Début juillet, l’INSEE alertait d’une hausse des décès, en mars et avril, deux fois plus forte pour les personnes nées à l’étranger (+48 %) que pour celles nées en France (+22 %), par rapport à la même période en 2019. Une hausse sensible pour les personnes nées au Maghreb (+54 %), ou dans le reste de l’Afrique (+114 %) et pour celles nées en Asie (+91 %). Plus que le pays d’origine, l’INSEE estime que ces inégalités face au Covid-19 sont surtout liées au statut socio-économique.
Un constat partagé par plusieurs études à l’étranger. Mais le Royaume-Uni a multiplié les études pour obtenir une analyse plus fine de ces différences. Une étude publiée le 19 juin dernier démontre ainsi qu’à statut économique égal, les populations noires ont un risque de décès dû au Covid-19 multiplié par 3,3 pour les hommes et 2,4 pour les femmes en comparaison avec les populations blanches. Ce risque est multiplié par environ 1,5 % pour les hommes originaires du Bangladesh, du Pakistan et de l’Inde. Un rapport complet de l’agence Public Health England sur l’impact du Covid-19 sur les communautés BAME (Black, Asian and Minority Ethnic), pointe pour sa part que « les populations chinoises, indiennes, pakistanaises, asiatiques en général, caribéennes et noires ont entre 10 et 50 % plus de risques de mourir du Covid-19 que les Britanniques blancs ».

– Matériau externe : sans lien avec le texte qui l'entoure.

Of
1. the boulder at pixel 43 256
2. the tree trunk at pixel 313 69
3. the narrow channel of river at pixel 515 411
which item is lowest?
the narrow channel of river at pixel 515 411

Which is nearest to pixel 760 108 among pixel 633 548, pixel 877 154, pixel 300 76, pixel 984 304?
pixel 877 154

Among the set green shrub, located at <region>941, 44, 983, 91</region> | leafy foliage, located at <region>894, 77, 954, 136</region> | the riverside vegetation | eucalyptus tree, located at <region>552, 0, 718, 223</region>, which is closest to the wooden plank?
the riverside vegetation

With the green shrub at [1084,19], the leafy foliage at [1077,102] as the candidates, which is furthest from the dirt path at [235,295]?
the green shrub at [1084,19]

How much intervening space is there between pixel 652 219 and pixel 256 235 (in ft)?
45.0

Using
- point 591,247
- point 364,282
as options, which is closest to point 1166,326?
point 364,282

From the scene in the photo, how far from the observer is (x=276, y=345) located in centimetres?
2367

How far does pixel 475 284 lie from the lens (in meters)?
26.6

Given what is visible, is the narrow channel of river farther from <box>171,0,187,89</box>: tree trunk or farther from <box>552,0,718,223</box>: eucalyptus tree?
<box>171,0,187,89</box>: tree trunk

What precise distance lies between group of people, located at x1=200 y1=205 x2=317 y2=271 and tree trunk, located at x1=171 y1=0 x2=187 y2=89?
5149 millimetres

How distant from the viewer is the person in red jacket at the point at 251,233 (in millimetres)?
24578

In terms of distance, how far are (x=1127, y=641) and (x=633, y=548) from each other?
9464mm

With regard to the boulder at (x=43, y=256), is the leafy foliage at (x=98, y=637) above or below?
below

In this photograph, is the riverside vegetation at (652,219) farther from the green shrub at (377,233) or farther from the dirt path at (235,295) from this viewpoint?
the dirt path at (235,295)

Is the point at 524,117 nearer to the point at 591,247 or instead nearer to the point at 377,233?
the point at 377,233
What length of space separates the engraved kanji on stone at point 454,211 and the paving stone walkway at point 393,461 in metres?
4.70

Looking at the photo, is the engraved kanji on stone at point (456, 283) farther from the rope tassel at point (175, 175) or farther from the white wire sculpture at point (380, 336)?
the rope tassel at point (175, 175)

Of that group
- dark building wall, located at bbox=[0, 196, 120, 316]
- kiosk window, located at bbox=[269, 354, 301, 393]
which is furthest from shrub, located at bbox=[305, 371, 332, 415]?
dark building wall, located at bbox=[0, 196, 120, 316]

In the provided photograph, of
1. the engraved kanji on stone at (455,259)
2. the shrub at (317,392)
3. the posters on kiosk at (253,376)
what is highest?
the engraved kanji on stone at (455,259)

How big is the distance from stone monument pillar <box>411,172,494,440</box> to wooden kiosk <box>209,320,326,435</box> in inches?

Des communautés traumatisées
À cette « inégalité raciale » pointée par le Dr Anthony Fauci, le M. Vaccin américain, s'ajoute une méfiance ancrée des minorités à l'égard de la vaccination. Au Royaume-Uni, la plus grande communauté africaine noire est originaire du Nigeria, un pays marqué par un essai mené en 1996 par Pfizer sur un vaccin contre la méningite sous couvert d’action humanitaire. Onze enfants sont décédés, des dizaines sont restés handicapés, les procédures judiciaires ont duré des années. Et que dire de la tristement célèbre étude de Tuskegee ? De 1932 à 1972, des médecins américains ont étudié l’évolution naturelle de la syphilis chez 600 hommes afro-américains pauvres dont les deux tiers étaient contaminés. Doit-on préciser que Tuskegee se trouve en Alabama, l’un des 13 États du sud des États-Unis où la ségrégation a été mise en place après l’abolition de l’esclavage et a duré, au moins juridiquement, jusqu’en 1964 ? Ces volontaires n’ont jamais bénéficié de traitement, pas même après la découverte de la pénicilline dans les années 1940. Seule issue positive de cette étude : elle est à l’origine des principes de bioéthique dans l’expérimentation humaine.
Au Royaume-Uni, le Dr Nikita Kanani, l'une des responsables du service public de santé (NHS), évoque « des communautés entières traumatisées par des expériences inappropriées » menées dans le passé. Les données de la vaccination en cours pointe d'ailleurs que les personnes non blanches rencontrent plus de difficultés pour accéder au vaccin, les personnes noires de plus de 80 ans auraient même jusqu’à deux fois moins de chance de le recevoir.
Risque de mutations
C’est dans ce cadre que le gouvernement britannique a décidé de faire passer des messages par le biais des représentants des cultes et de célébrités noires ou asiatiques. Des centres de vaccination ont été mis en place dans des mosquées et les temples hindous, des représentants religieux rassurent les fidèles. Non, les vaccins ne contiennent ni porc, ni cellules souches fœtales. Et non, recevoir une dose de vaccin n’enfreindra pas le jeûne du Ramadan qui commence à la mi-avril. Non, les vaccins ne rendent pas stériles. Et non, « il n'y a pas de puce ou de tracker dans le vaccin pour regarder où vous allez, votre téléphone portable est bien plus efficace pour ça », déclare un humoriste britannique d’origine sri-lankaise dans un spot TV.
Outre-Atlantique, plusieurs États américains, comme le Nouveau-Mexique ou l’Oregon, donnent la priorité à la vaccination aux populations noires, hispaniques et amérindiennes, les considérant comme plus vulnérables face au Covid-19. La Californie s’est engagée à vacciner de manière équitable toutes les communautés. À San Francisco, par exemple, des centres de vaccination ont ouvert dans des quartiers historiquement noirs et hispaniques, ils sont accessibles tard le soir, sans prise de rendez-vous et sont dotés de traducteurs.
Le but des gouvernements est d’éviter à tout prix des poches de résistance dangereuses. Début décembre, le taux d'infection au sein de la communauté juive hassidique dans le quartier de Stamford Hill, à Londres, était de 64 %, l'un des taux les plus élevés enregistrés au monde. Or davantage de contaminations dans des communautés isolées signifie davantage de risques de mutations.